The Simple DIY Apple Cider Vinegar Recipe

Glass bottle with apple cider vinegar, whole fresh red apples on a green black background
How This DIY Apple Cider Vinegar Recipe Makes Hair Healthier

All you need are two basic ingredients: apple cider vinegar (ACV) and water. For each ½ tablespoon of ACV, you need to add 1 cup of cold water. Mix them together, and you’re good to go. It’s crucial that you use organic, unfiltered, raw, and unpasteurized apple cider vinegar (with the mother). Since it lacks the preservatives and stabilizers used in mainstream cosmetics, each DIY rinse you make is single-use. Don’t try and use one batch on a couple of occasions.

How to Use Your ACV Rinse

Woman after bath taking care of her hair with a white towel
How This DIY Apple Cider Vinegar Recipe Makes Hair Healthier

To make the application easier, you can place your rinse in an old hair care bottle.

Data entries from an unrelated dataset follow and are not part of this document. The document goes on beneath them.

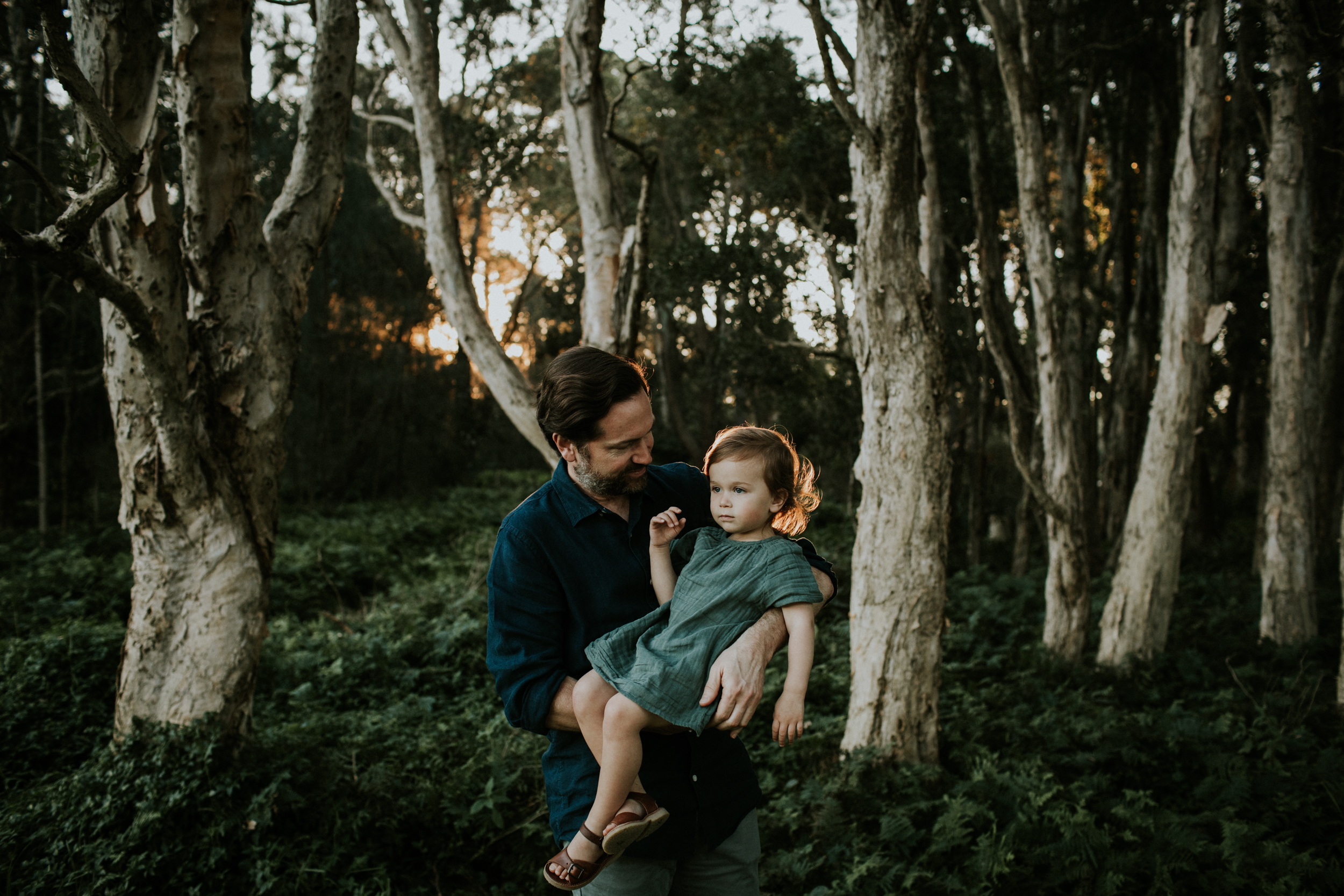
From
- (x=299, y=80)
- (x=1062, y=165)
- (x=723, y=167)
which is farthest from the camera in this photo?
(x=723, y=167)

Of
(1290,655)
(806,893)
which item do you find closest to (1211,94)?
(1290,655)

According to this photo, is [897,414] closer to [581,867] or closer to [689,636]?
[689,636]

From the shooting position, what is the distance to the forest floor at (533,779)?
372 cm

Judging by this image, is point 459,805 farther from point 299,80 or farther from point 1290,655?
point 299,80

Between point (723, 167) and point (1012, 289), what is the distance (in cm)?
636

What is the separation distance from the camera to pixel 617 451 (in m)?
2.05

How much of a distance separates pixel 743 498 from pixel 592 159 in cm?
398

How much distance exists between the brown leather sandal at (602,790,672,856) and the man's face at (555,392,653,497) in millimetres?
771

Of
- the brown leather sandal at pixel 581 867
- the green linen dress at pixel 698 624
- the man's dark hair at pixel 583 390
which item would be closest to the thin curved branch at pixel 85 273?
the man's dark hair at pixel 583 390

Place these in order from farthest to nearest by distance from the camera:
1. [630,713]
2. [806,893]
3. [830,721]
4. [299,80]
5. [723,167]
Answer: [723,167] → [299,80] → [830,721] → [806,893] → [630,713]

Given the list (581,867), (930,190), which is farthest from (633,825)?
(930,190)

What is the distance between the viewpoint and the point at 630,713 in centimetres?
187

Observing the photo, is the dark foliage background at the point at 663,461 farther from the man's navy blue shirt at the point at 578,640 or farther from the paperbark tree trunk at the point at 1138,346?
the man's navy blue shirt at the point at 578,640

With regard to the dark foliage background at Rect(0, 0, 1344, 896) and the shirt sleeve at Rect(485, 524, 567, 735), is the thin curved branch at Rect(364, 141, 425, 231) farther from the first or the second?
the shirt sleeve at Rect(485, 524, 567, 735)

Choose anything that will make it easy for you to distribute the rinse throughout your scalp and then on the strands. Depending on how oily or dry your hair is, you’ll have to adjust your rinse schedule. Keep the rinse on for five minutes before washing it off.

For oily hair: use the rinse after your shampoo, but not after each wash as it may be too drying.
For dry hair: you can use the rinse instead of the shampoo once a week, but apply it after your mask or conditioner so it can rinse it out post-wash.